The participants identified both extrinsic and intrinsic motivators that helped them overcome barriers to exercise. Extrinsic motivators included promotional materials and parental support. For instance, Participant 3 stated, “The watches played a huge role because of the readings or fitness markers it gave, and the messages on the activity diaries encouraged us to exercise”. Parental support was also crucial, as noted by Participant 17: “My grandmother would actually tell me when it was time for the programme”. Intrinsic motivators, such as enjoyment and fun, were also significant. Participant 11 highlighted the role of music in making exercise enjoyable: “Music was the best component because it made us not pay attention to the fact that we were exercising”. These findings are consistent with the literature, which underscores the importance of both intrinsic and extrinsic motivators in sustaining physical activity [57].
Our study showed that all participants demonstrated commendable commitment to the intervention programme, consistently engaging in and adhering to it throughout the 12 week period. This widespread participation suggests a collective transition to the action stage of change, indicating that individuals were actively striving to modify their behaviour and improve their physical activity levels. Furthermore, our study revealed that engagement in the programme was a deterrent to adolescent antisocial behaviours, as participants were occupied with extramural activities. This finding resonates with prior research emphasizing the role of physical activity in fostering friendships and social bonds among children and adolescents [58,59,60,61].
While this study provides important evidence supporting the efficacy of the Nyakaza Move-for-Health intervention, several limitations and areas for improvement are apparent. The findings suggest that while the intervention had positive effects, it may need to be more comprehensive, prolonged, and integrated across multiple life domains to achieve significant and lasting health benefits. Future research should address these limitations by considering larger sample sizes and longer durations and incorporating more robust measures of physical activity and fitness to build on these promising results.

5. Conclusions

This study underscores the potential effectiveness of the physical activity intervention programme (Nyakaza Move-for-Health) in addressing the prevalent issues of sedentary lifestyles and inadequate physical activity among adolescents.
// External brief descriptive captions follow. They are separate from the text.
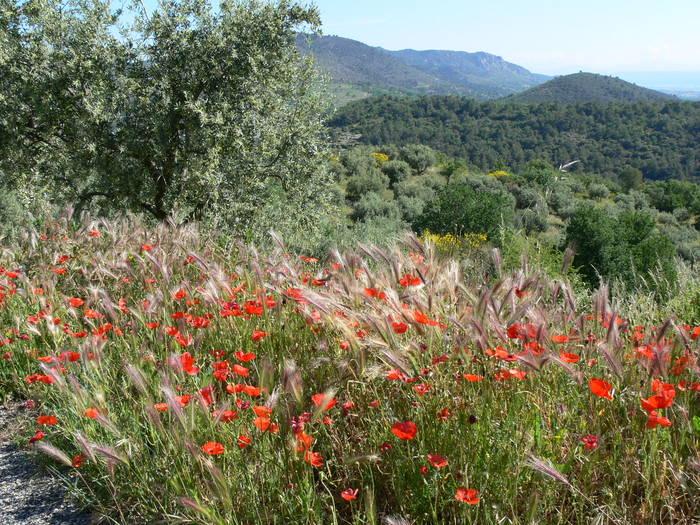 Landschaft bei Manosque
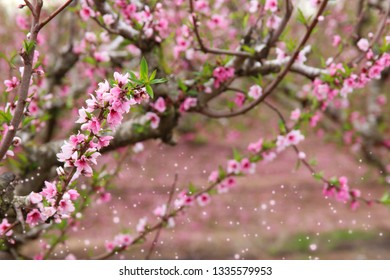 background of spring blossom tree with pink beautiful flowers. selective focus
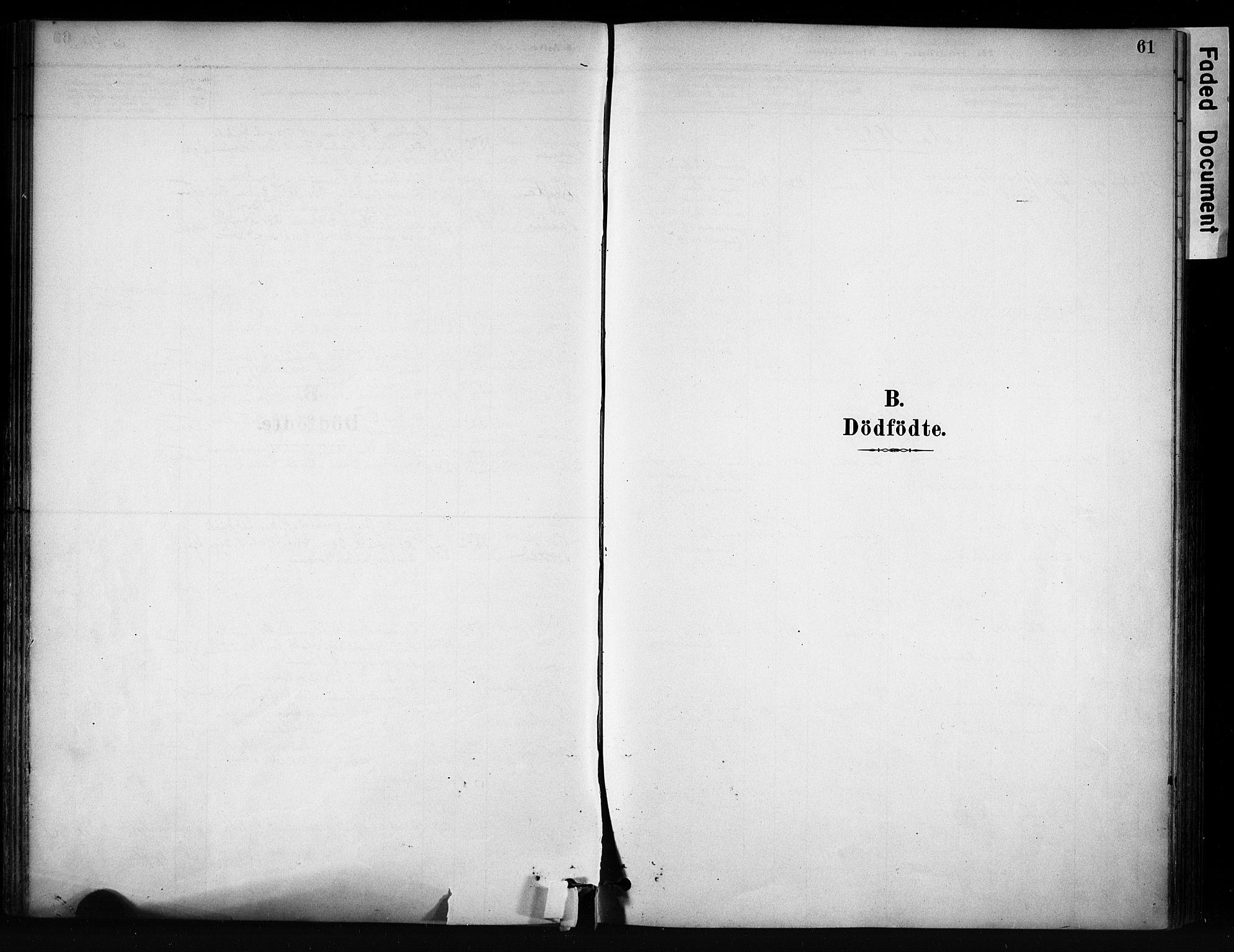 SAH, Vang prestekontor, Valdres, Ministerialbok nr. 9, 1882-1914, s. 61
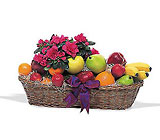 Plant and Fruit Basket from Flowers by Ramon of Lawton, OK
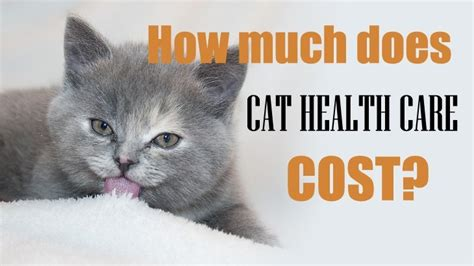 How Much Does Cat Health Care Cost?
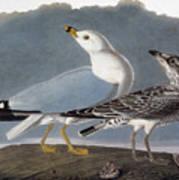 Audubon: Gull Art Print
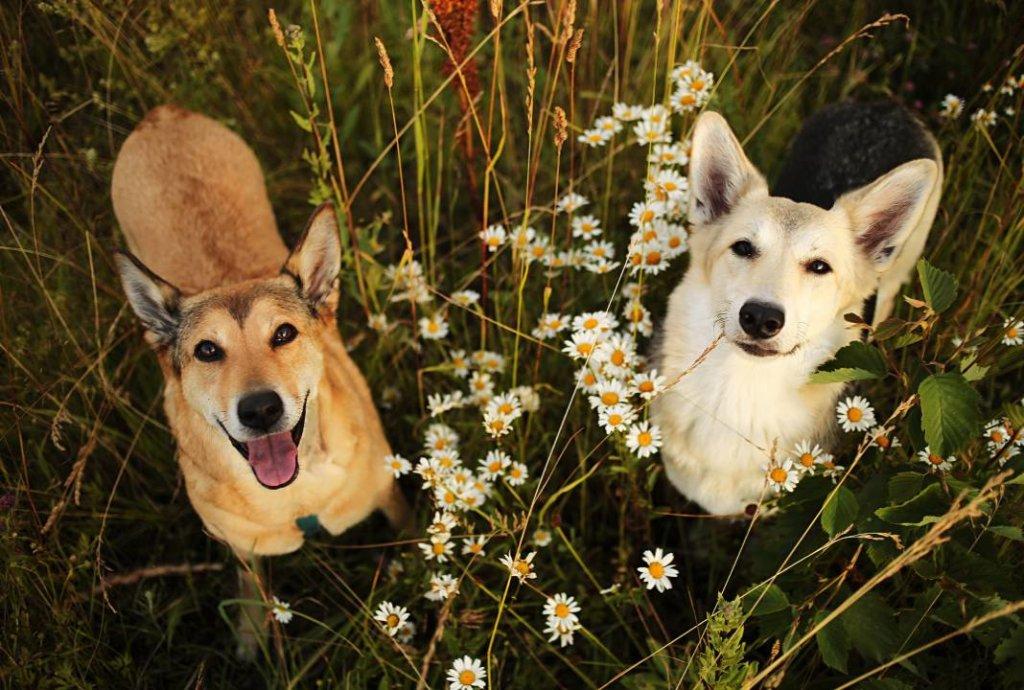 hartverwarmende dierenfoto's ondeugende honden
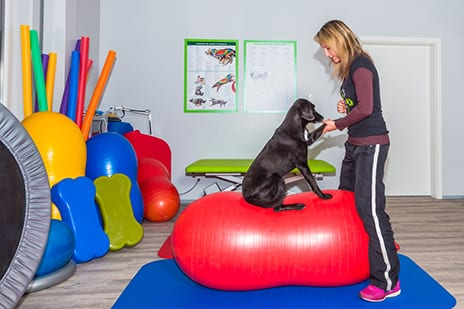 PT for Pooches? Bill Would Allow PTs to Treat Animals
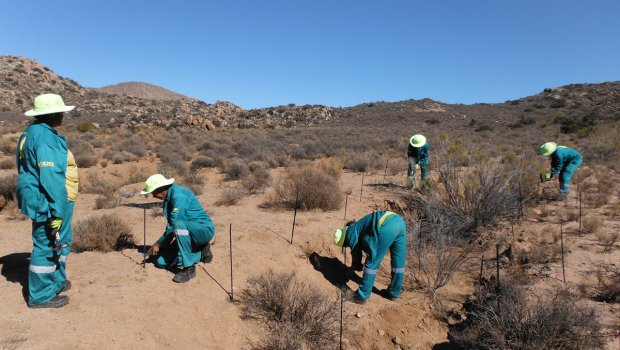 Workers carry out landscaping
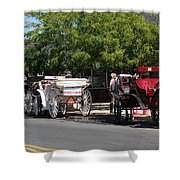 Horse And Carriage Ride Shower Curtain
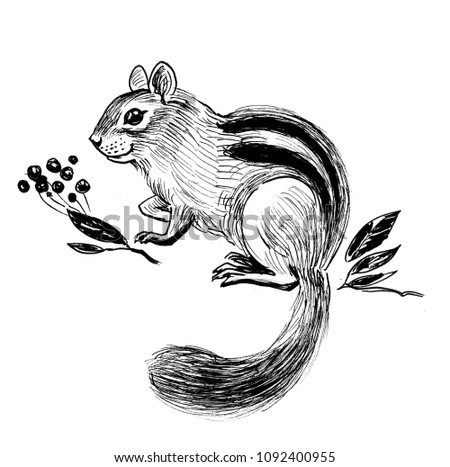 chipmunk black and white drawing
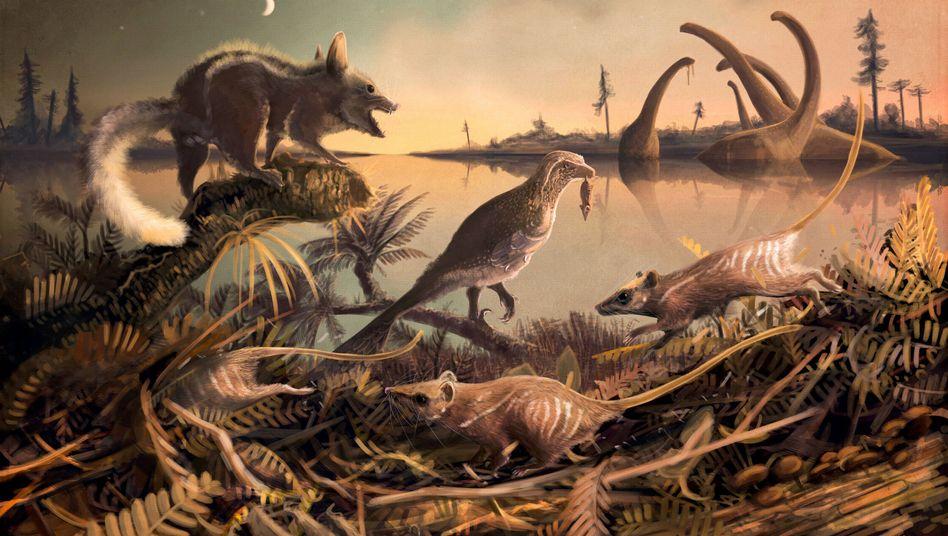 Rattenähnliche Säugetiere (Illustration)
While future studies of a similar nature should look into the challenges of participant retention and more objective metrics of physical activity assessment, the findings are valuable in the context of under-resourced communities. Accordingly, the intervention resulted in statistically significant improvements in physical activity levels, body mass index, and waist-to-hip ratios, but it is imperative to acknowledge persistent challenges, such as participants failing to meet internationally recommended physical activity thresholds and variable responses based on gender and age. Additionally, despite slight improvements, concerns remain regarding the body mass index and cardiorespiratory fitness levels (VO2 max) of the participants. However, the intervention positively influenced body image satisfaction and attitudes towards physical activity and served as a deterrent to antisocial behaviours, highlighting its broader impact beyond physical health outcomes. The qualitative data shed light on the mechanisms through which the intervention programme may have influenced participants’ behaviours and attitudes towards health.
Overall, the integration of quantitative and qualitative findings provides a comprehensive understanding of the intervention programme’s impact on participants’ health and well-being. While the quantitative results offer objective measurements of changes in physical health indicators, the qualitative insights offer depth and context, helping to elucidate the mechanisms underlying these changes. Together, these findings contribute to the evaluation and refinement of health promotion interventions aimed at improving population health outcomes.
In the future, targeted interventions that account for gender differences and focus on enhancing the body mass index and cardiorespiratory fitness will be warranted to optimise the effectiveness of physical activity programmes among diverse adolescent populations, ultimately promoting holistic well-being and healthy lifestyle choices. This research significantly contributed to the limited knowledge regarding effective theoretical methods and strategies for promoting physical activity participation in this demographic. This study innovatively integrated various behavioural models, forming a new theoretical framework that not only predicts but also describes and explains the physical activity behaviour of adolescents, thereby advancing our understanding of the complex interplay between theoretical constructs and practical outcomes in this population.

Author Contributions

Conceptualisation, methodology, investigation, and writing—original draft preparation, P.M.Z.; supervision and writing—review and editing, H.J.v.H. and J.M.G.; validation and formal analysis, P.M.Z.; resources, data curation, visualisation, and project administration, P.M.Z.; funding acquisition, P.M.Z. All authors have read and agreed to the published version of the manuscript.

Funding

This research was funded by the National Research Foundation (NRF) (grant number 114021), and the APC was funded by the University of KwaZulu-Natal’s research office.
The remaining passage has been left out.